**Exercise text:**
[Start of Attachment]

Sergeant Robert Williams DAR Grave Marker

Honoring Revolutionary War Patriot Sergeant Robert Williams

I joined the Daughters of the American Revolution in September of 2020. I joined as a descendant of Sergeant Robert Williams who served in the Continental Line in North Carolina during the American Revolution.

The Agnes Hill Chapter, National Society Daughters of the American Revolution, marked the grave site of Sergeant Robert Williams in Nashville, Tennessee on September 11, 2022. The event, occurring on the 245th anniversary of the Battle of Brandywine, was attended by descendants and friends from Pennsylvania, Missouri, and Tennessee.

From 1775 to 1783, tens of thousands of brave men and women risked their lives and their fortunes to secure independence for themselves, their descendants, and millions of others who would one day come to the shores of the United States of America seeking liberty.

This is the story of Robert Williams.

Using family documents, cemetery inscriptions, his pension application, accounts of the battles, and other surviving records, we can piece together the service of a man who helped to build a new nation. Robert Williams was born on the 18th of February 1733, probably in the North Carolina Colony. He likely married sometime in early manhood, but no records of his marriage or the name of his wife remain. We do know that he had children prior to the start of the Revolutionary war.

In February of 1777, at the age of about 44, Williams enlisted with the 8th North Carolina Regiment of Continental Troops commanded by Colonel James Armstrong, in Captain James Mayo’s company. This company would later become the company commanded by Captain Francis Tartanson. Robert Williams served as a sergeant under Mayo and Tartanson.

Sergeant Williams and the company met at Halifax in North Carolina then marched northward and began their campaign to engage the British. The company fought in the Battle of Brandywine on September 11, 1777. The battle was a defeat for the Patriots, but their resolve was not defeated. They regrouped and pushed on.

Sergeant Williams’ company moved east and again clashed with the British 23 days after the Battle of Brandywine at the Battle of Germantown on October 4, 1777. Some 11,000 Continental Army and Militia forces clashed with 9,000 British, Hessian, and Loyalist troops. Again, the Patriots were defeated. After the Battle of Germantown, Sergeant Williams was sent with the sick to the hospital at Bethlehem, Pennsylvania. The rest of the Regiment went to Valley Forge, where the 8th North Carolina was reduced and became the 2nd North Carolina Regiment.

According to research done by one of Sergeant Williams’ descendants, the Moravians settled the Bethlehem, Pennsylvania area. They lived in communes with a “house” for the men and a different house for the women. A husband and wife would go out together, evangelizing the local native populations, and the children were raised in a common pool. They were pacifists, so they refused to fight in the Revolutionary war, but the men gave up their house to serve as a hospital for Washington’s troops. The men’s house was built in 1748. Sergeant Williams was there from October 1777 until around early 1780. The building that was used as a hospital is still standing and today serves as a music building for the Bethlehem Moravian college. They’ve added to the building, but the original 1748 building is the same one Sergeant Williams lived in.

[End of Attachment]

**Excerpted data:**
[Start of Attachment]

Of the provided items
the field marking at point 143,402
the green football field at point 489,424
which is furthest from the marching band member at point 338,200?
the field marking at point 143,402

[End of Attachment]
[Start of Attachment]

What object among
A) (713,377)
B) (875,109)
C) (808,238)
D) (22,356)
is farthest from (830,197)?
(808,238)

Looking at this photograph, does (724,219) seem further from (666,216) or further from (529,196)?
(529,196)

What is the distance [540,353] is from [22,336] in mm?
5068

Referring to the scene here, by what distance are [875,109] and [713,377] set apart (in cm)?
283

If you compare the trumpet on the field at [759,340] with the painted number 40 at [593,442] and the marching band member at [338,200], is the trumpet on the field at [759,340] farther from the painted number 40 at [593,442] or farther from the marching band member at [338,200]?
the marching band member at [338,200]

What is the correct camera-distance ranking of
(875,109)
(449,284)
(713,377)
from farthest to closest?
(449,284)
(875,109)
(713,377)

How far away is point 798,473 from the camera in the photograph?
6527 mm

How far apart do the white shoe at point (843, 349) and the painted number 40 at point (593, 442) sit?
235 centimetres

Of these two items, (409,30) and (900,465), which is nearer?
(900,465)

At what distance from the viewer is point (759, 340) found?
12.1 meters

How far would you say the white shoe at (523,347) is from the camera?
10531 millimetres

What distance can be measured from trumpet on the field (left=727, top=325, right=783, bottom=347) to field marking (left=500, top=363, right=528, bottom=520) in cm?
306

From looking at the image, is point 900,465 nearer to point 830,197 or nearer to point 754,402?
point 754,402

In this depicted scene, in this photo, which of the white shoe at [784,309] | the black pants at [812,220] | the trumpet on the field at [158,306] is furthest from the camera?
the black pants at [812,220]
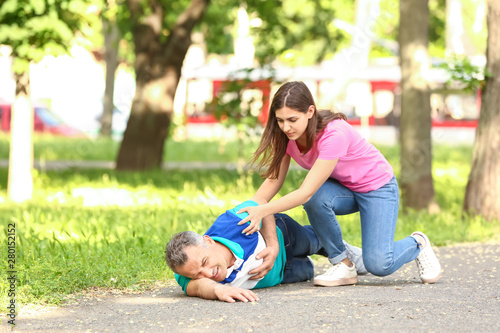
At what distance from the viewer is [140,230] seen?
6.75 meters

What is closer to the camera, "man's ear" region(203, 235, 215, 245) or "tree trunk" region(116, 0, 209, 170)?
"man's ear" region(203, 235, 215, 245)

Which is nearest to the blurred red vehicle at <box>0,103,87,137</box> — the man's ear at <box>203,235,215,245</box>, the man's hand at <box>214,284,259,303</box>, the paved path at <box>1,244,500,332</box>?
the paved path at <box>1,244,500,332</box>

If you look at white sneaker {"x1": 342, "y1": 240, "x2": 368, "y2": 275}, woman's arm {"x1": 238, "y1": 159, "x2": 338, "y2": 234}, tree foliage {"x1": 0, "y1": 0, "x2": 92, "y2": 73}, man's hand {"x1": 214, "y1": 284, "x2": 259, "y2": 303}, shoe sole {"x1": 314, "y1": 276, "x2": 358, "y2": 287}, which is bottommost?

[End of Attachment]

Please resume the account of Sergeant Robert Williams and carry it on from its final sentence.

After he recovered from his injury or aliment, Williams worked as a shoemaker in Bethlehem. The Moravians had an “industrial park” in Bethlehem, including a slaughter house and tannery where cattle were butchered on the first floor. The hides were tanned on the second floor and perhaps shoes were made on the third floor. In classic ironic fashion, while Sergeant Williams worked through the winter of 1777/78 making shoes, the soldiers of the 2nd North Carolina Regiment who were not wounded, spent the winter in Valley Forge — needing shoes.

After the war, Sergeant Williams stayed in North Carolina for several years. Around 1805, Williams and his family moved from Pitt County, North Carolina to Davidson County, Tennessee. Williams, and at least one child, a son named Nathan, along with Nathan’s family, moved to the Nashville area. In 1818, Sergeant Williams applied for a pension in Davidson County based on his service in the Revolution. His application was granted and he received $8 a month until his death on May 28th, 1826.

Sergeant Williams was buried in the family cemetery, located on the Williams property in Davidson County. This small family plot, now in the back yard of a home near the Nashville International Airport, was rediscovered by descendants and surveyed in 2006. The cemetery contains 25 stones, some of them likely foot stones. Only 4 of the stones are inscribed. These are the stones of Robert Williams, his son Nathan, Nathan’s wife Phoebe, and Nathan’s daughter, Ann Williams Terry.

On September 11, 2022, on the 245th anniversary of the Battle of Brandywine, descendants of Sergeant Robert Williams will gather to mark the grave of their ancestor. A bronze plaque, approved by the National Society, Daughters of the American Revolution, will mark the final resting place of this Patriot of the American Revolution. May his story survive and may our nation remember the deeds of those who sacrificed so much so that we may live in freedom.


For my relatives who would like to know how they are related to Robert Williams, here are the details.

My mother’s mother was Sarah Ruth Hudson (1934 – 2016).

Her father was Leo Hudson (1889 – 1990).

His father was James Frank Hudson (1857-1836).

His mother was Vitura Virginia Williams (1836 – 1929).

Her father was Johnston Williams, Sheriff of Gibson County, Tennessee (1809-1884).

His father was Nathan Williams (1773 – 1844).

His father was Sergeant Robert Williams, Revolutionary War Soldier (1733-1826).

Peyton Manning and Eli Manning are also descendants of Sergeant Robert Williams through Nathan’s daughter, Rebecca Williams Nelson.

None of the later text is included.